◆ WORK INSTRUCTIONS
Repeat the text of each of the entries below word for word, without changing anything. Leave the pictures out of your answer.

Stored items

---------------

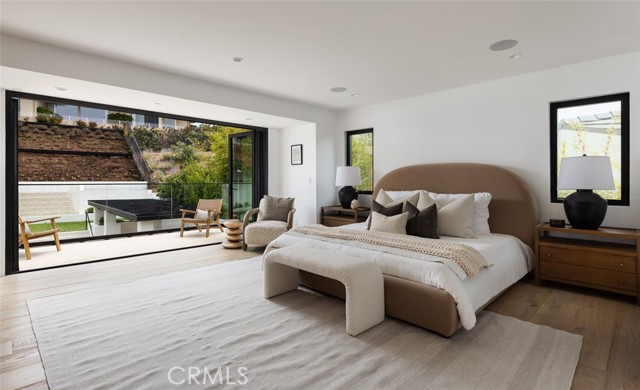 Detail Gallery Image 32 of 72 For 919 Sandcastle R, Corona Del Mar,  CA 92625 - 5 Beds | 4 Baths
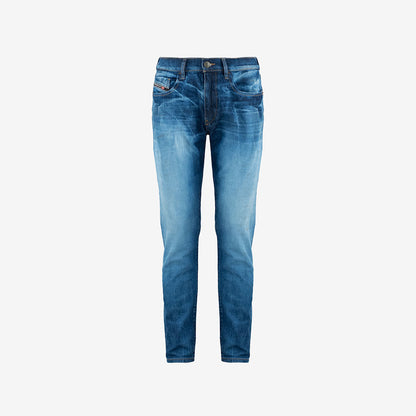 JEANS DIESEL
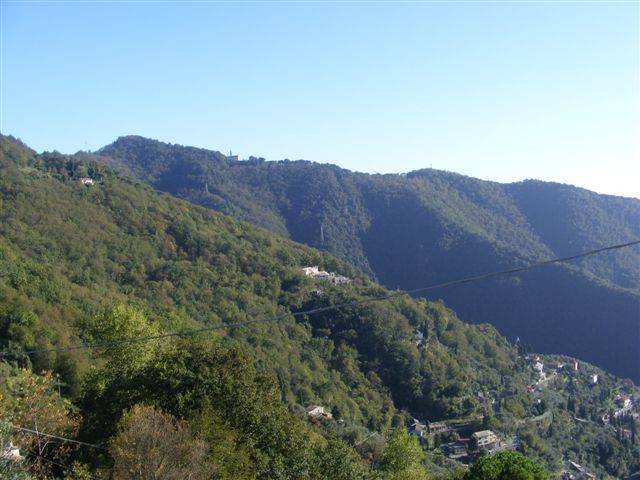 Villa a Rapallo in Via San Maurizio dei Monti - Foto 2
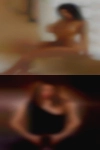 Adult sex partners Lac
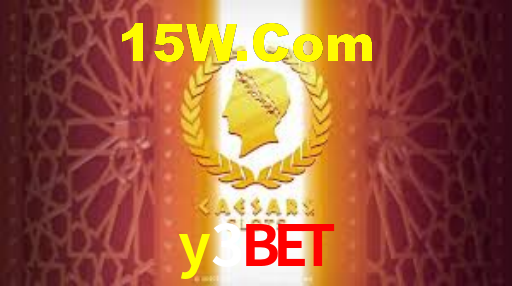 Premium Interface y3bet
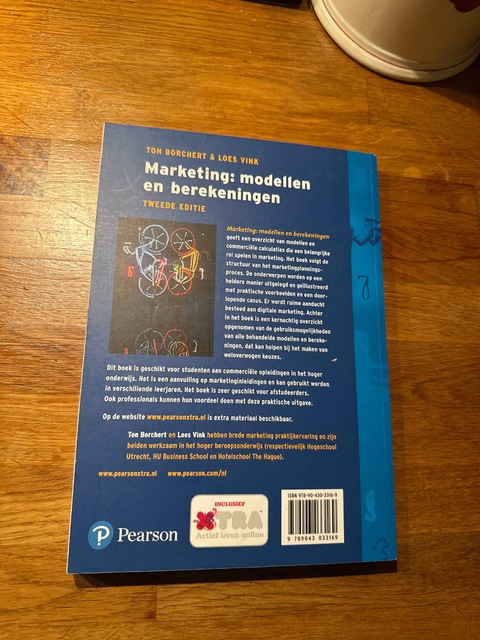 9789043033169-Marketing-modellen-en-berekeningen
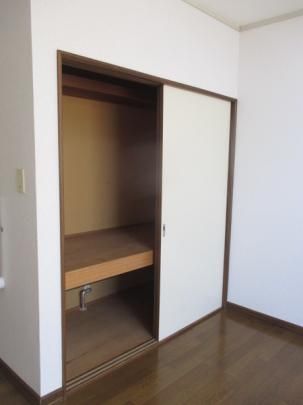 �y���̑��z�@���[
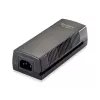 LevelOne POI-2012 PoE-Adapter Fast Ethernet 52 V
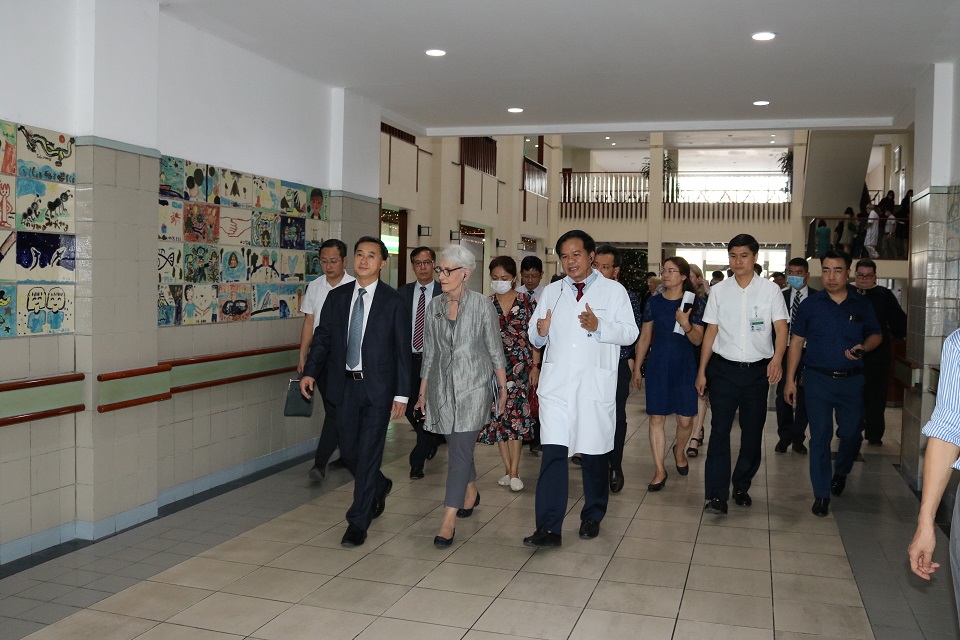 z3486962575489 71b09b5076258293d0e292782d99cd67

---------------

◆ EXPECTED ANSWER
 Detail Gallery Image 32 of 72 For 919 Sandcastle R, Corona Del Mar,  CA 92625 - 5 Beds | 4 Baths
 JEANS DIESEL
 Villa a Rapallo in Via San Maurizio dei Monti - Foto 2
 Adult sex partners Lac
 Premium Interface y3bet
 9789043033169-Marketing-modellen-en-berekeningen
 �y���̑��z�@���[
 LevelOne POI-2012 PoE-Adapter Fast Ethernet 52 V
 z3486962575489 71b09b5076258293d0e292782d99cd67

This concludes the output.